Write out the entries below exactly as they appear, from the line with "Tricou personalizat pentru" up to and including the line with "Nike 100% Polyester".

:: Record extracts ::

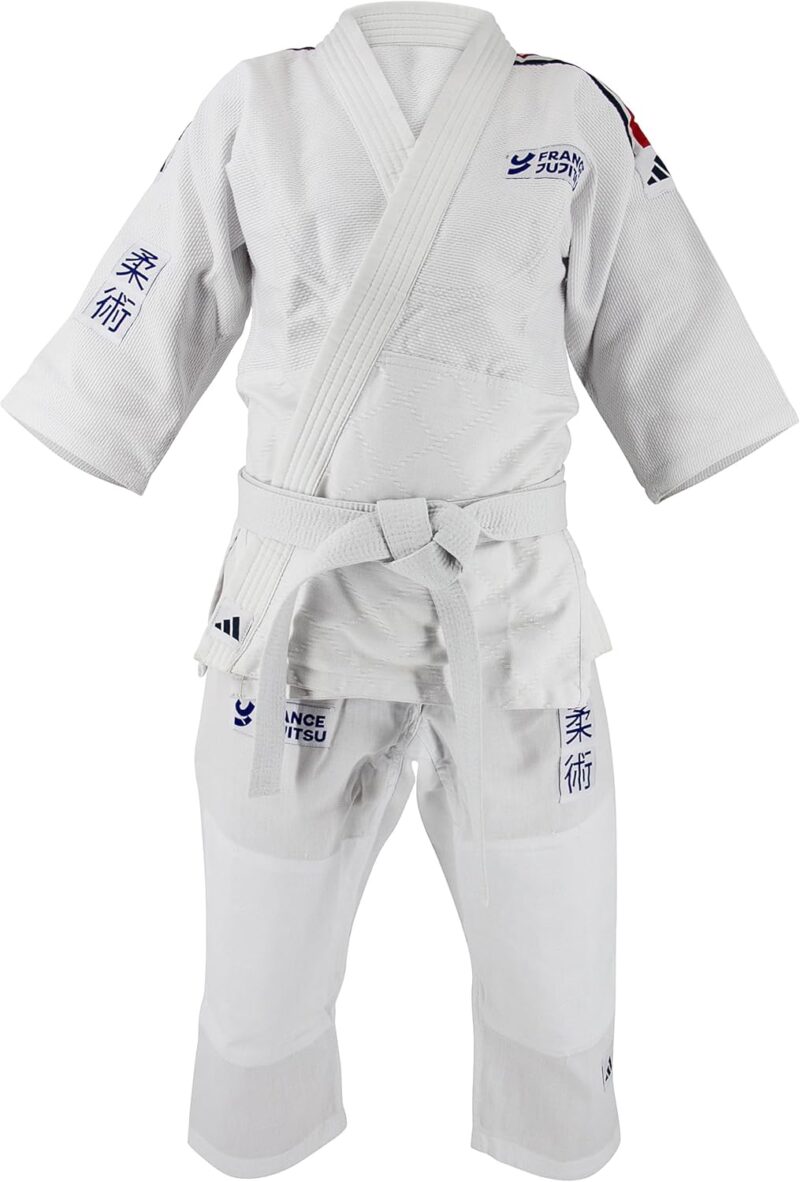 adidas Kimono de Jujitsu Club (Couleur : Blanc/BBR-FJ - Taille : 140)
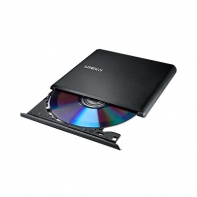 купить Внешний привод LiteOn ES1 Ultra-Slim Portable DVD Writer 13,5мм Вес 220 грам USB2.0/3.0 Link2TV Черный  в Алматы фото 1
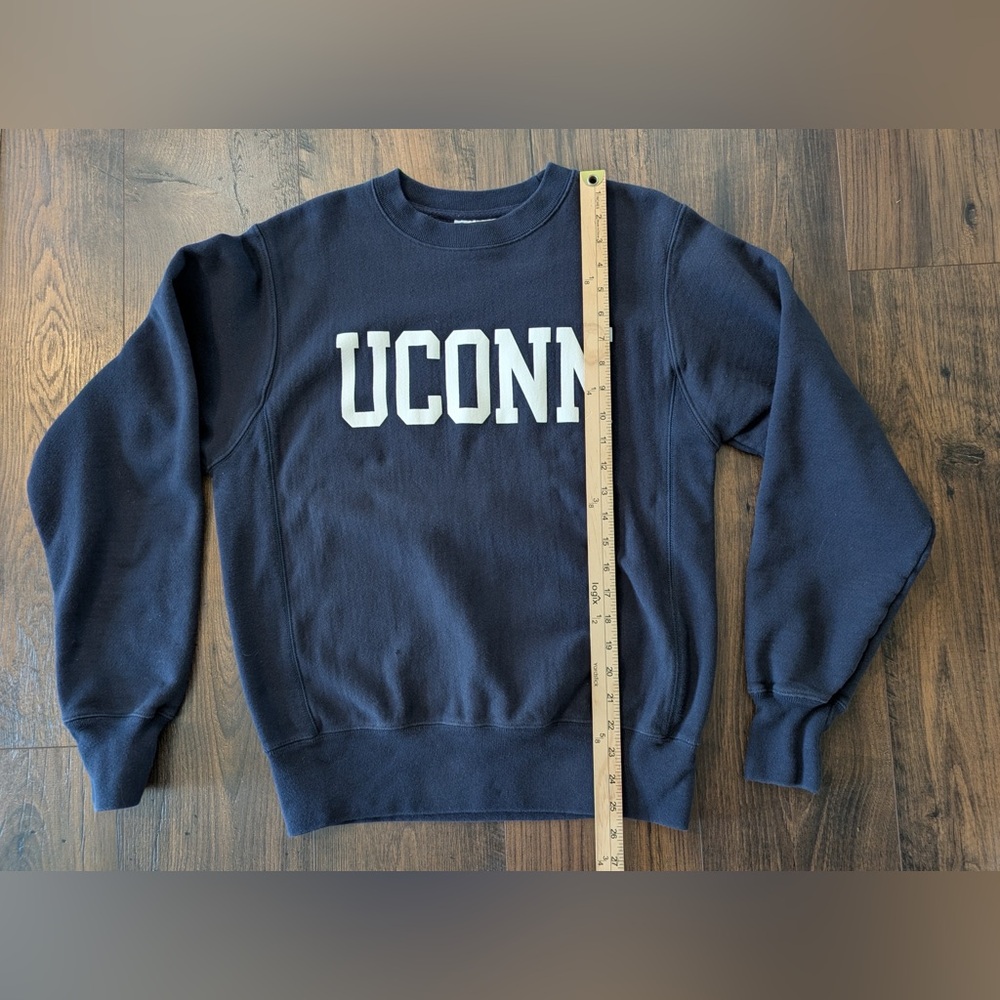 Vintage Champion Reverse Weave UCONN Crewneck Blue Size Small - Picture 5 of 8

:::
:: Record extracts ::

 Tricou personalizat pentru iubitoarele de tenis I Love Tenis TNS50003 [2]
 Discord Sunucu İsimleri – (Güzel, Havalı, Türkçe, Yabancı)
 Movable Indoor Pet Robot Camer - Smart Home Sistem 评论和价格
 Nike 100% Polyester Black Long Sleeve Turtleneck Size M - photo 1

:::
:: Record extracts ::

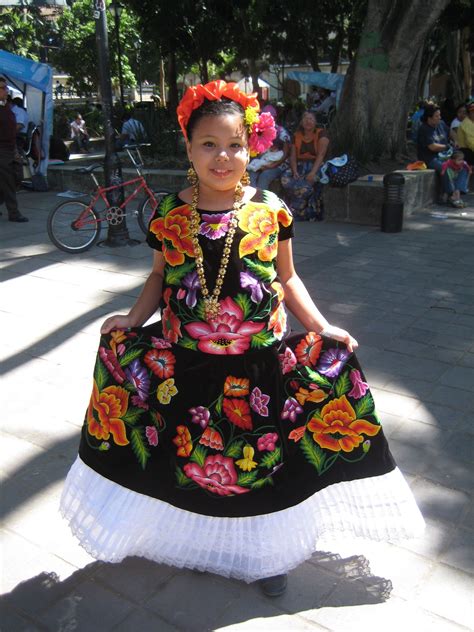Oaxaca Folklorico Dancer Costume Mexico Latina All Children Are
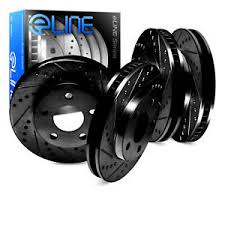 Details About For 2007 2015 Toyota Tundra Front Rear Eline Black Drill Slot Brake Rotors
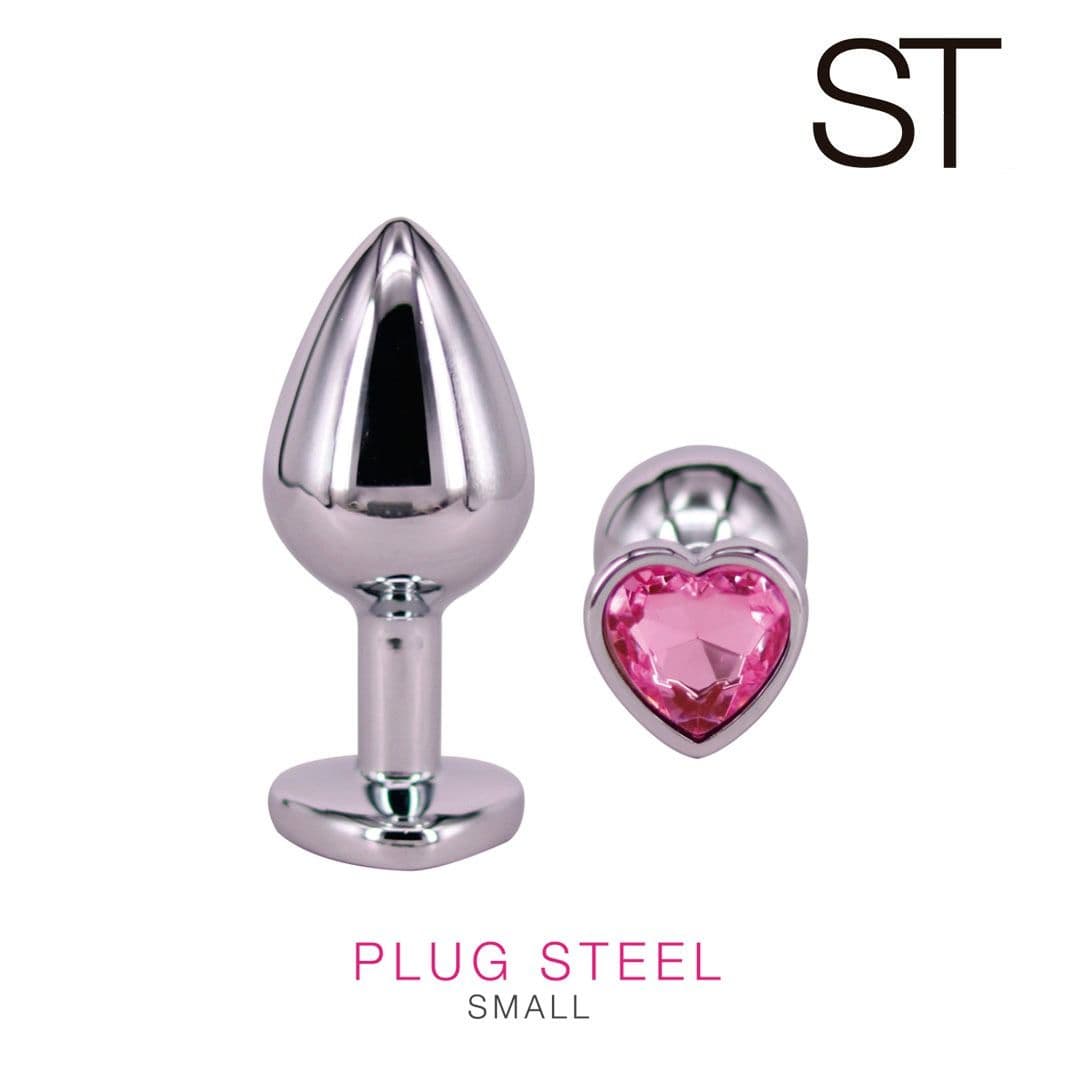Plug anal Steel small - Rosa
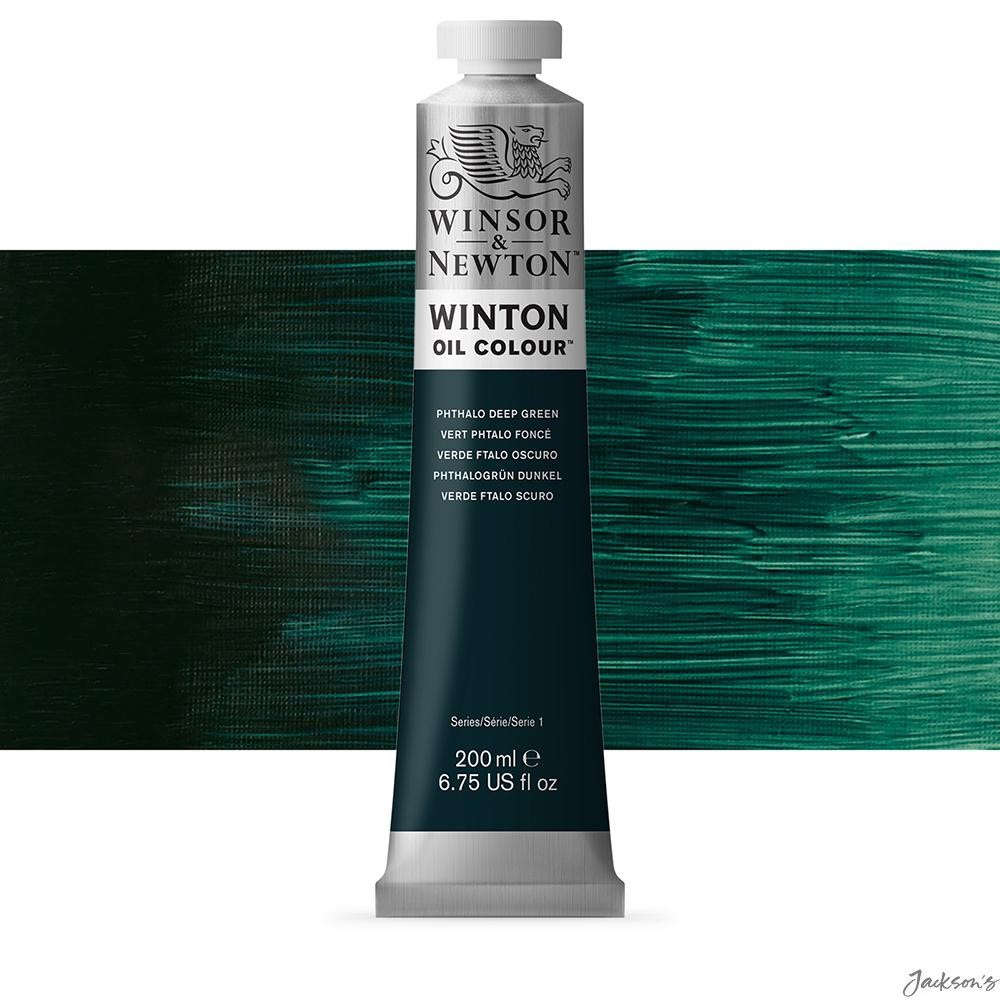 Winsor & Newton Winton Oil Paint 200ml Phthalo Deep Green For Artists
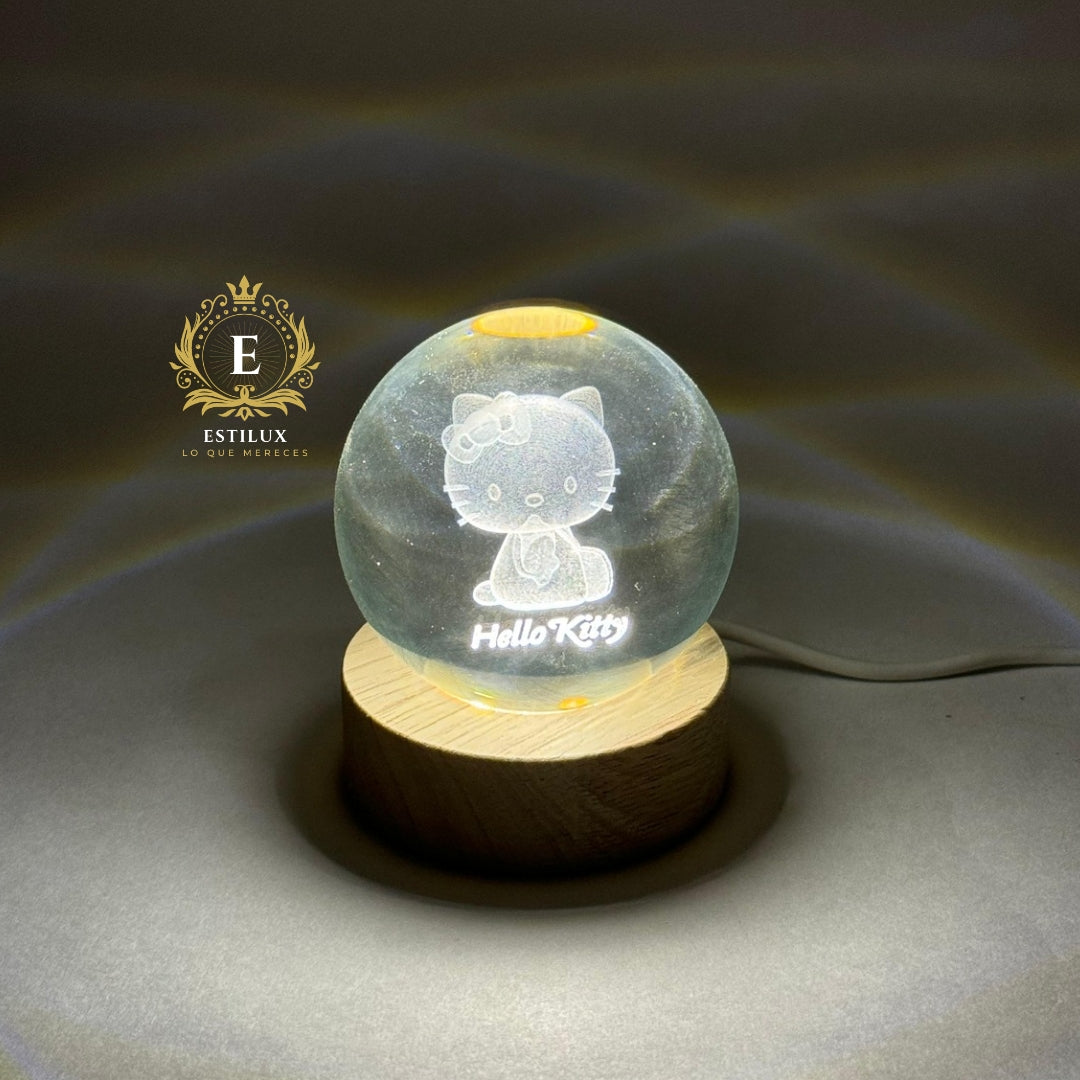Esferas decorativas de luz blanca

:::

* **Response area**
 Tricou personalizat pentru iubitoarele de tenis I Love Tenis TNS50003 [2]
 Discord Sunucu İsimleri – (Güzel, Havalı, Türkçe, Yabancı)
 Movable Indoor Pet Robot Camer - Smart Home Sistem 评论和价格
 Nike 100% Polyester Black Long Sleeve Turtleneck Size M - photo 1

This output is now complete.